S.B. 531 by Sen. Steve Glazer (D) targets a practice among some cities to give a portion of the sales tax that consumers pay back to major companies including Apple Inc., QVC Inc., and BestBuy.com LLC. Cities would be allowed to keep existing deals in place, but would be barred from entering into new ones.

Glazer said retailers are unfairly leveraging a 1 percentage point share of the state’s 7.25% sales tax that cities receive based on the location of a sale, and not the location of the customer. They negotiate with cities to receive a share of that revenue when choosing where to locate their warehouses or designate their statewide sales.

“This results in a rigged process driving cities to accept increasingly onerous tax sharing agreements in exchange for online retailers building or locating in their jurisdiction,” he said.

The Senate passed the bill May 16 by a vote of 27-8. It now moves to the Assembly, where it must pass by Sept. 13 to reach the desk of Gov. Gavin Newsom (D). He hasn’t taken a position on the bill.

Hundreds of Millions

A Bloomberg Tax investigation found that some cities agree to give about half of their 1 percentage point share back to retailers every year for decades. About 10% of the state’s 482 cities are using the deals, giving hundreds of millions of dollars back to retailers annually.

An agreement between QVC and the city of Ontario could mean $112 million for the retailer over 41 years. Cupertino gives Apple 35% of its sales tax revenue from sales to businesses in California, and retail sales at its two stores in the city. The city has said the amount Apple receives is confidential.

The cities—some of them economically distressed—negotiate the deals to lure warehouses and call centers for retailers racing to meet demand from online shoppers. In some cases they’ve been used to keep existing jobs in town.

City officials say the agreements are one of few economic development tools they have left following the legislature’s repeal of other long-standing incentives, and that they generate additional tax revenue even with some of the money going back to the companies. But some city officials oppose the deals, saying they only benefit the retailers while pitting the cities against each other.

‘Profiteers’ Play Role

Glazer and Sen. John Moorlach (R) were also critical of consultants who profit from negotiating the deals between cities and retailers. A Bloomberg Tax investigation found one lawyer who could receive $20 million for brokering three deals.

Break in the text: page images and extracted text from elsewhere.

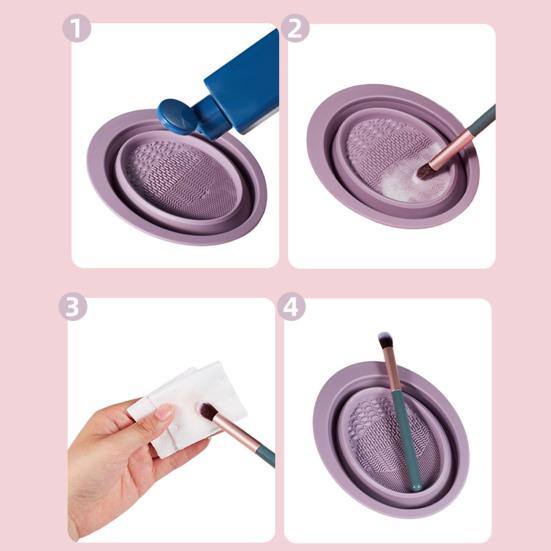 1

2

3

4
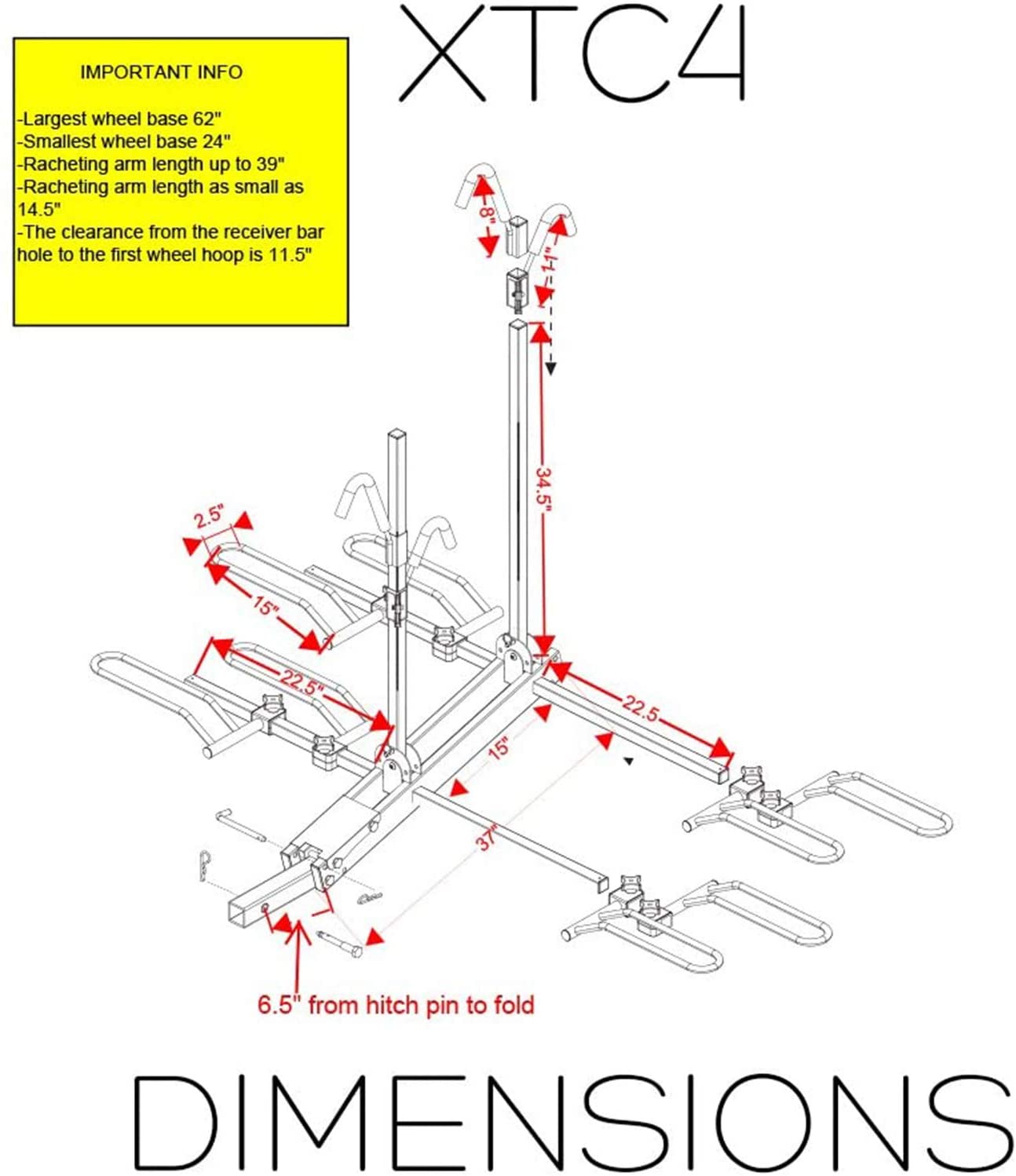 XTC4

IMPORTANT INFO

-Largest wheel base 62"
-Smallest wheel base 24"
-Racheting arm length up to 39"
-Racheting arm length as small as 14.5"
-The clearance from the receiver bar hole to the first wheel hoop is 11.5"

8"
11"
34.5"
2.5"
15"
22.5"
22.5
15"
37"

6.5" from hitch pin to fold

DIMENSIONS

“Bloomberg News just did a big story on the profiteers that have used [the tax rules] to manipulate arrangements with cities and taken profits for themselves,” Glazer said. “It was a great expose. I am certainly interested in trying to stop that.”

Moorlach was the only Republican to vote for the bill. Sen. Melissa Hurtado was the sole Democrat to vote against it. She represents Dinuba, a city in California’s Central Valley that has a 40-year agreement to share revenue with Best Buy.

The California League of Cities and the California Labor Federation support the bill. The California Retailers Association, and the cities of Fresno and Perris, oppose it.